Text under study section start
Improving Adaptive Cruise Control via Curriculum and Anti-Curriculum Reinforcement Learning

Completed:

April 30, 2025.

Check out the official PDF for Improving Adaptive Cruise Control via Curriculum and Anti-Curriculum Reinforcement Learning

▱▰▱ Abstract: ▰▱▰

This project applies curriculum learning and anti-curriculum learning to a reinforcement learning-based Adaptive Cruise Control (ACC) environment. The agent learns to maintain safe following distance behind a lead vehicle while minimizing jerk and speed error. Difficulty levels are introduced by generating lead vehicle profiles with increasing variability and aggression in acceleration patterns.

Curriculum learning trains the agent starting from easy profiles progressing to difficult, while anti-curriculum does the opposite. A baseline model is also trained solely on the hardest profile. Evaluation is performed on a 3600-step episode containing all three difficulty levels sequentially.
Text under study section end
Supplied material section start
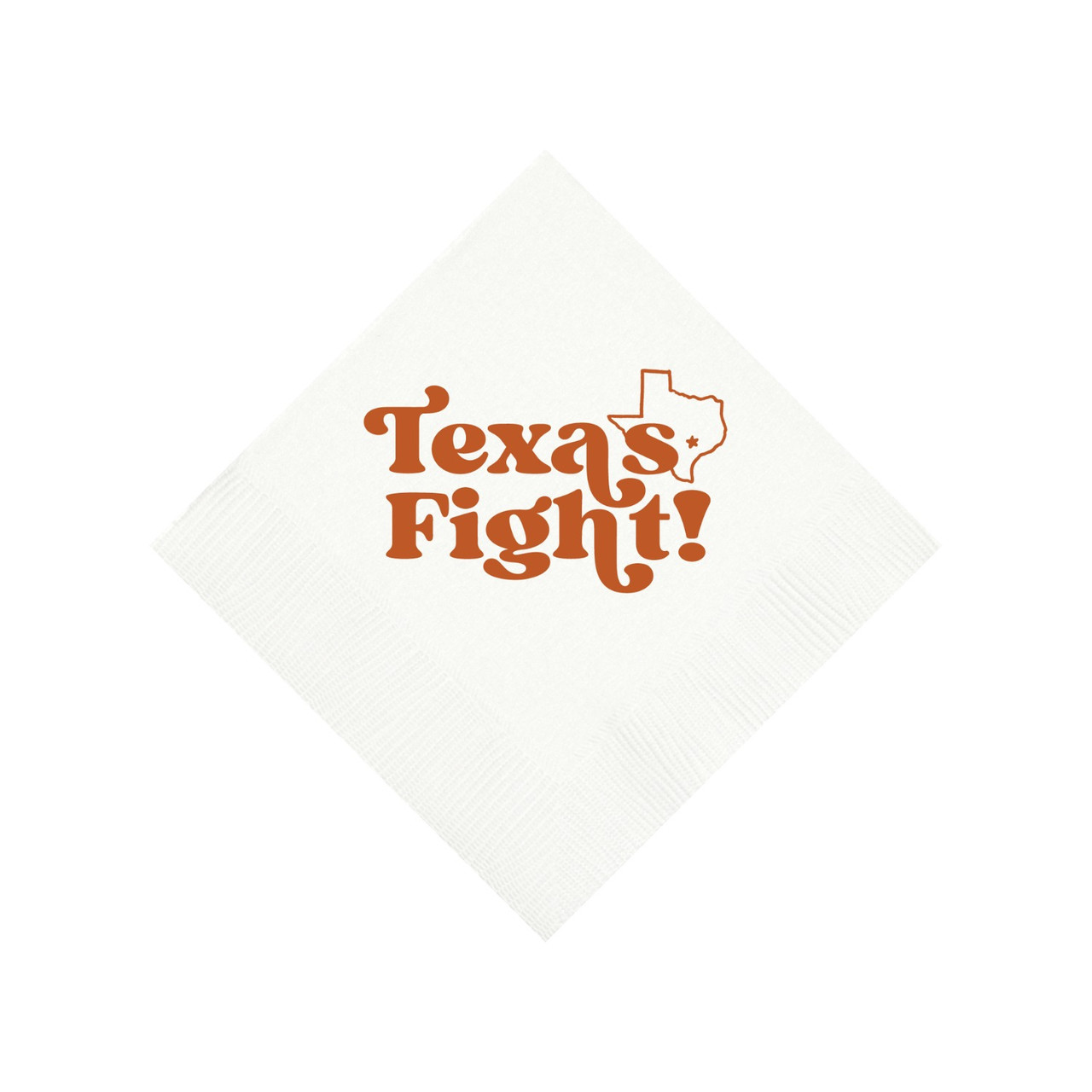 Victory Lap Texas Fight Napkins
Supplied material section end
Supplied material section start
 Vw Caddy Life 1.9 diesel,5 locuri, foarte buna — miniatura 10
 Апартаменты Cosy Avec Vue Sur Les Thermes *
Supplied material section end
What you need to do:
1) According to the adaptive cruise control text, which profile is the baseline model trained on?
2) Reproduce the passage of the adaptive cruise control text from "This project applies" up to and including "difficulty levels sequentially.".

Results in order:
1) The hardest profile.

2)
This project applies curriculum learning and anti-curriculum learning to a reinforcement learning-based Adaptive Cruise Control (ACC) environment. The agent learns to maintain safe following distance behind a lead vehicle while minimizing jerk and speed error. Difficulty levels are introduced by generating lead vehicle profiles with increasing variability and aggression in acceleration patterns.

Curriculum learning trains the agent starting from easy profiles progressing to difficult, while anti-curriculum does the opposite. A baseline model is also trained solely on the hardest profile. Evaluation is performed on a 3600-step episode containing all three difficulty levels sequentially.